◆ **Set task**
Reproduce word for word the passage of the service agents documentation below, starting with "Service agents are AI-powered microservices that run on a" and going on through "personal peer connections.".

◆ **Excerpted text**
Service agents are AI-powered microservices that run on a dedicated overlay network. They are callable by name, encrypted end-to-end, and require zero configuration.

Overview

Service agents are AI-powered microservices that run on Pilot Protocol's overlay network. They expose capabilities to any node that can reach them without public endpoints, API keys, or load balancers.

Agents have the following characteristics:

The service agents network

Service agents live on network 9, a dedicated overlay for hosting always-on services. This network is separate from personal peer connections.

Join the network:

pilotctl network join 9

Once joined, every service agent on the network is reachable. The network handles trust, discovery, and routing.

Quick start

The process is to discover, handshake, and query. The `--wait` flag makes `send-message` block until a reply is received in `~/.pilot/inbox/`.

# 1. Join the service agents network
pilotctl network join 9

# 2. Discover available agents
pilotctl handshake list-agents
pilotctl send-message list-agents --data '/data {"search":"weather","limit":5}' --wait

# 3. Read the reply that --wait blocked for
jq -r '.data' "$(ls -1t ~/.pilot/inbox/*.json | head -1)"

list-agents

The `list-agents` service is the directory for network 9. It treats the `--data` payload as a typed command:

# Full directory
pilotctl send-message list-agents --data '/data' --wait

# Keyword-filtered (search is literal token match, not semantic)

◆ **Data supplied**
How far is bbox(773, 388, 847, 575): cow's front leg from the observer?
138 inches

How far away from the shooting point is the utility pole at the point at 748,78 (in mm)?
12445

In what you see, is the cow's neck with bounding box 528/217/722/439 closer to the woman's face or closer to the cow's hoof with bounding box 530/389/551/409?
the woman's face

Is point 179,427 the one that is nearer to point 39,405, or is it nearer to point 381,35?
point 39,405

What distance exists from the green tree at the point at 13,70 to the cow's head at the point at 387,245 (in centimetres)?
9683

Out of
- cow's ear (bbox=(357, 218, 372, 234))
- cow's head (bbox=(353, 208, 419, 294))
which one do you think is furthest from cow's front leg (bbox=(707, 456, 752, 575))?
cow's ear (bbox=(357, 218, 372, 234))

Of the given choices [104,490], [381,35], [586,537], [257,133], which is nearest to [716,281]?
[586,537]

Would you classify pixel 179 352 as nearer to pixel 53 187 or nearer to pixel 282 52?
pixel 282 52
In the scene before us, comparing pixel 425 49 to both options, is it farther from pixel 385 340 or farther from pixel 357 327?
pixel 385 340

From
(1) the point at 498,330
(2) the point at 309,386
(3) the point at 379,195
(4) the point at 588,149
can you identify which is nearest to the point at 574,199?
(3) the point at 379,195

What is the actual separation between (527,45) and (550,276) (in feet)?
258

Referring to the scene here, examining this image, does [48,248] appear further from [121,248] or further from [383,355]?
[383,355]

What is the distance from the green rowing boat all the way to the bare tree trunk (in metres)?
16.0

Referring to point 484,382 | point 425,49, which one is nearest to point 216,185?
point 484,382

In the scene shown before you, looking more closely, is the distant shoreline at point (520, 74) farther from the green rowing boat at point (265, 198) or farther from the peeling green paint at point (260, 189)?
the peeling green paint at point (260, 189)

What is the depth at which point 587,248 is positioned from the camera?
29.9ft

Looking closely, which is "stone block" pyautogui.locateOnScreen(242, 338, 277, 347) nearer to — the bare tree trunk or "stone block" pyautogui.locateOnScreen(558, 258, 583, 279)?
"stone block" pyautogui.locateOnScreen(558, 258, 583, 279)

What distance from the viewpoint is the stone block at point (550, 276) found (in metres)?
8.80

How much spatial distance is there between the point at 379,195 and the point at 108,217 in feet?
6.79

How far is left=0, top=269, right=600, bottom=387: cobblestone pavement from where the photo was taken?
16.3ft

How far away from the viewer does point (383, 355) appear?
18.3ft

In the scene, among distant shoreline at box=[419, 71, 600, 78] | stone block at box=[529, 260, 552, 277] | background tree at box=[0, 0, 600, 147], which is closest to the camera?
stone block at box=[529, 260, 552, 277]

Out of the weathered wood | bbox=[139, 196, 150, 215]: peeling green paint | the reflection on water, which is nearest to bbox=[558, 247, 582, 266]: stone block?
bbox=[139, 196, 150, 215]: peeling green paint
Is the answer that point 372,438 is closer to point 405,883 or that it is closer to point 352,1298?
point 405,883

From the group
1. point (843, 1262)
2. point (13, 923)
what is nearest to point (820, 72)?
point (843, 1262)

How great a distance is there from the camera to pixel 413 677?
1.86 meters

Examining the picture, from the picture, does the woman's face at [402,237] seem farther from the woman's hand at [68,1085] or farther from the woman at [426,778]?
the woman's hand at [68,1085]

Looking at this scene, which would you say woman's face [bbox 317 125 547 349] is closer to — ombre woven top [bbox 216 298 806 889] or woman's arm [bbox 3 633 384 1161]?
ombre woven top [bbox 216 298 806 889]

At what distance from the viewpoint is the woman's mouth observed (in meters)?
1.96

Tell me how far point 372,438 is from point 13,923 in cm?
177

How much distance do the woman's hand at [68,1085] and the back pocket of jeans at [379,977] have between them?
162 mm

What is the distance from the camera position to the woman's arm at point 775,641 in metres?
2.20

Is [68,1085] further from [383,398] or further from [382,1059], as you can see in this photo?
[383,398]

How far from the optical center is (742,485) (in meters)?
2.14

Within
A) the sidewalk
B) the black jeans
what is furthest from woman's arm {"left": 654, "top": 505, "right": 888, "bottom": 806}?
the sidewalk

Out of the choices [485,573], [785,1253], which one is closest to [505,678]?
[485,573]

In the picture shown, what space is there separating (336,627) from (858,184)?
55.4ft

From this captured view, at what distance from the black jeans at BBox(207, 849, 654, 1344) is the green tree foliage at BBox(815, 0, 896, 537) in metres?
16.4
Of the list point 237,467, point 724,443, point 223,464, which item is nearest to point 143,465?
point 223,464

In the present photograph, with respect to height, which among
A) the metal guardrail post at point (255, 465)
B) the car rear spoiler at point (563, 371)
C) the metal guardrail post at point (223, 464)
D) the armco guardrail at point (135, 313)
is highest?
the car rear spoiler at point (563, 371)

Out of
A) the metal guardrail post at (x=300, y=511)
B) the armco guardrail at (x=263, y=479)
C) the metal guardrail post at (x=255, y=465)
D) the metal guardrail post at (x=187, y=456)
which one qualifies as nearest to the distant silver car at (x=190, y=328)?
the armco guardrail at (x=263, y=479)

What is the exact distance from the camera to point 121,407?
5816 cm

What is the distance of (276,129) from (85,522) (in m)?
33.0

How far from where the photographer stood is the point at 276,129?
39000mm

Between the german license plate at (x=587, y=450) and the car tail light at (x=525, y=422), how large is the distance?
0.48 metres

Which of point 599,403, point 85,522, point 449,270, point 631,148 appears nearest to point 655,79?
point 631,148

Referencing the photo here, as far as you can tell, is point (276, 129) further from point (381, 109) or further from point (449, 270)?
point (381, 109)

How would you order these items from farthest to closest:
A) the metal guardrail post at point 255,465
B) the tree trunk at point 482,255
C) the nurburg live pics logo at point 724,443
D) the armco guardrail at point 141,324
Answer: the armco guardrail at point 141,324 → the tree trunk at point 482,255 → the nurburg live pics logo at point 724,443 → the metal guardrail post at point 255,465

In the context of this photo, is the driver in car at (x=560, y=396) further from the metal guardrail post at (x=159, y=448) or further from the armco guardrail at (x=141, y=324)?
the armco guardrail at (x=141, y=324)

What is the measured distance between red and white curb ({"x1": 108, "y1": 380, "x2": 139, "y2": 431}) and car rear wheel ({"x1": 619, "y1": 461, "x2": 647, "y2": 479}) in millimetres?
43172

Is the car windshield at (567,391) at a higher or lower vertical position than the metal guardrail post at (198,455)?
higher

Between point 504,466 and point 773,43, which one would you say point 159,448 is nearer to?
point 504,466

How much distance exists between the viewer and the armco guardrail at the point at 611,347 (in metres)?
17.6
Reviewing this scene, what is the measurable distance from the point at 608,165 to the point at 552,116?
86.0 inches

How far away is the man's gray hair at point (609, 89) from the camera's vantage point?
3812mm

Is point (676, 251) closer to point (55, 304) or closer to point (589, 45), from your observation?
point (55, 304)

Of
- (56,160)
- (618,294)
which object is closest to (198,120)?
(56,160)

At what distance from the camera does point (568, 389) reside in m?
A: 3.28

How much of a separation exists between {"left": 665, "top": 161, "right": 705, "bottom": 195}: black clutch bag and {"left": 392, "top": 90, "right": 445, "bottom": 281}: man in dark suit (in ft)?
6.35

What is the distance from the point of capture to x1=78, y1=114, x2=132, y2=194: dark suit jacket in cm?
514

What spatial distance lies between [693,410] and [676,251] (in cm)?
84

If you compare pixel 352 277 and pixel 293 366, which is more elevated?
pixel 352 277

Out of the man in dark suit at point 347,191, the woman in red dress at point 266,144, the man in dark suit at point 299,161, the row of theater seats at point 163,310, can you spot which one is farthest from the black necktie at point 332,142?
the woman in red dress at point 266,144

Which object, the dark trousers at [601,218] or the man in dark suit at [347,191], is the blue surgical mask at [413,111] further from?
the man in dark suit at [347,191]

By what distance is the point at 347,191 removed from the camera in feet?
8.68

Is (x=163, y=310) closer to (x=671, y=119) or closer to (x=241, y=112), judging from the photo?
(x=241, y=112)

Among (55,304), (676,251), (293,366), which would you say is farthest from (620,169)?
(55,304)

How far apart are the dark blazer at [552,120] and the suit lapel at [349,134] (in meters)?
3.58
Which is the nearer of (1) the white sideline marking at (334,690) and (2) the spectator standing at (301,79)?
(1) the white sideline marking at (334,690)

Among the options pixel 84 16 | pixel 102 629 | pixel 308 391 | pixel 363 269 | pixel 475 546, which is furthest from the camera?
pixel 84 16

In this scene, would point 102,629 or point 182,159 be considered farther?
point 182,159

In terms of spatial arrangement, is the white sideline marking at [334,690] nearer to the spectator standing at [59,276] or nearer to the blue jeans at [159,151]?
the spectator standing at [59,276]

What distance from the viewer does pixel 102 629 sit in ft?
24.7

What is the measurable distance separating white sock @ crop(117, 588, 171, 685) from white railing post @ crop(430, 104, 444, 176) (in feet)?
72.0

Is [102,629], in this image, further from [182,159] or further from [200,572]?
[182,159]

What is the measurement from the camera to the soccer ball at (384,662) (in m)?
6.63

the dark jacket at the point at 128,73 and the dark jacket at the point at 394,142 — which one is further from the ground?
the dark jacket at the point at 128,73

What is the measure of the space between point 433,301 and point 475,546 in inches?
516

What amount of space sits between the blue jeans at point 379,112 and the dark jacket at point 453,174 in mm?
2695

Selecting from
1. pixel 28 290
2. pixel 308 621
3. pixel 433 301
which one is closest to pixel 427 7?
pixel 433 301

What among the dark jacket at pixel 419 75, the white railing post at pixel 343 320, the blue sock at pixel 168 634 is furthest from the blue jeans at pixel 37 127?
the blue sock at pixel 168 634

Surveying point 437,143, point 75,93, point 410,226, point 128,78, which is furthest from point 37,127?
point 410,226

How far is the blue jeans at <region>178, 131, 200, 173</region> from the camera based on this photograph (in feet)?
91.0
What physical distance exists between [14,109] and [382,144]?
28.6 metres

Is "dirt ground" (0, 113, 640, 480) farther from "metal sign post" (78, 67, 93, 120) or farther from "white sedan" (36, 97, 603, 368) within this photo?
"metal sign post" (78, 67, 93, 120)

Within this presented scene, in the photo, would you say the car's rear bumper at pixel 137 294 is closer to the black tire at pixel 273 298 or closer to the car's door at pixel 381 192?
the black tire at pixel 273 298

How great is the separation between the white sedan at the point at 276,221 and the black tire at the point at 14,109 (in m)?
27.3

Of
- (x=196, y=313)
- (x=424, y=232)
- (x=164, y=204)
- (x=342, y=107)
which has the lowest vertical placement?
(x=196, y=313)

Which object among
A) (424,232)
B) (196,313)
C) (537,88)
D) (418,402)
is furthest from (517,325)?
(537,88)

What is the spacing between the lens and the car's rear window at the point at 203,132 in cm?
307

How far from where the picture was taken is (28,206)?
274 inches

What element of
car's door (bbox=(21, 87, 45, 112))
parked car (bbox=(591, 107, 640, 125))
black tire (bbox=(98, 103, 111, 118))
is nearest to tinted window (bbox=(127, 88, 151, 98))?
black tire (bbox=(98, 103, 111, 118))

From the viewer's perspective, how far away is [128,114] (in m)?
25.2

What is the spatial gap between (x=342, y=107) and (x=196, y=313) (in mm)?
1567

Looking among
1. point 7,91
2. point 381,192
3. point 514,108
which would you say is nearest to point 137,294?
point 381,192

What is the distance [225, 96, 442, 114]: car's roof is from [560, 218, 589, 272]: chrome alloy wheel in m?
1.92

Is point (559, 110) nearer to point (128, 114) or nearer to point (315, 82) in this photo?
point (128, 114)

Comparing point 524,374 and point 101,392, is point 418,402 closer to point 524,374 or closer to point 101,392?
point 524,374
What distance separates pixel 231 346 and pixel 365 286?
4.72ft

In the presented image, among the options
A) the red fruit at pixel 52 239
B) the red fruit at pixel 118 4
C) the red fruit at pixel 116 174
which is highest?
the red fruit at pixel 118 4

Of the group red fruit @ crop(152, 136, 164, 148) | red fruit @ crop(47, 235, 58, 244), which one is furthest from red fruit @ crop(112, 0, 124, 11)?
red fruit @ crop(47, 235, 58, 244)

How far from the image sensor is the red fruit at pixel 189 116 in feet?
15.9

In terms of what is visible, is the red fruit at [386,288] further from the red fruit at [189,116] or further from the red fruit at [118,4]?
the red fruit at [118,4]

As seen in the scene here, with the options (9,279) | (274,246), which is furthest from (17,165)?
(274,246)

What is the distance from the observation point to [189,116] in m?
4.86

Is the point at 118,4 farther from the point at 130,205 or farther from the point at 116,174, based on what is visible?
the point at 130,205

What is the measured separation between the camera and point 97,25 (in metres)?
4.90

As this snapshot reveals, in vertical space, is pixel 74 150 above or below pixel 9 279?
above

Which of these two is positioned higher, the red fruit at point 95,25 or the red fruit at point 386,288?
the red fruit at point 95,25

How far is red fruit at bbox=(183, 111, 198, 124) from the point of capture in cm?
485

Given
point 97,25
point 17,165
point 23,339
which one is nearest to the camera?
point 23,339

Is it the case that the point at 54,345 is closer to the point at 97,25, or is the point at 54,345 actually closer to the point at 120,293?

◆ **Written response**
Service agents are AI-powered microservices that run on a dedicated overlay network. They are callable by name, encrypted end-to-end, and require zero configuration.

Overview

Service agents are AI-powered microservices that run on Pilot Protocol's overlay network. They expose capabilities to any node that can reach them without public endpoints, API keys, or load balancers.

Agents have the following characteristics:

The service agents network

Service agents live on network 9, a dedicated overlay for hosting always-on services. This network is separate from personal peer connections.